# About this task:
Among the lines of the records, find all that carry the word "camera" and copy them.

# Dataset:
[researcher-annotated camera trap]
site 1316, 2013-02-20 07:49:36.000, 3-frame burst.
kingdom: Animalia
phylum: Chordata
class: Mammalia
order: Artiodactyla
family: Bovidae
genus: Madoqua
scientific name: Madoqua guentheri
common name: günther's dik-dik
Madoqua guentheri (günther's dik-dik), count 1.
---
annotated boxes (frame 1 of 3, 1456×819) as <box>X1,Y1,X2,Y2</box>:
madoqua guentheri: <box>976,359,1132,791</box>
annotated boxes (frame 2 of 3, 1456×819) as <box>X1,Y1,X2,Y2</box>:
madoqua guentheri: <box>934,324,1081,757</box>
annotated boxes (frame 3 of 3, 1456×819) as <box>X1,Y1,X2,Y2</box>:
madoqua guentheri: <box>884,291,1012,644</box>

--

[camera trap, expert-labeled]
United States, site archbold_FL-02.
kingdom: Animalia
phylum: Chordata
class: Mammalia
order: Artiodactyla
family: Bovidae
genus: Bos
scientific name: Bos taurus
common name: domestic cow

# Response area:
[researcher-annotated camera trap]
[camera trap, expert-labeled]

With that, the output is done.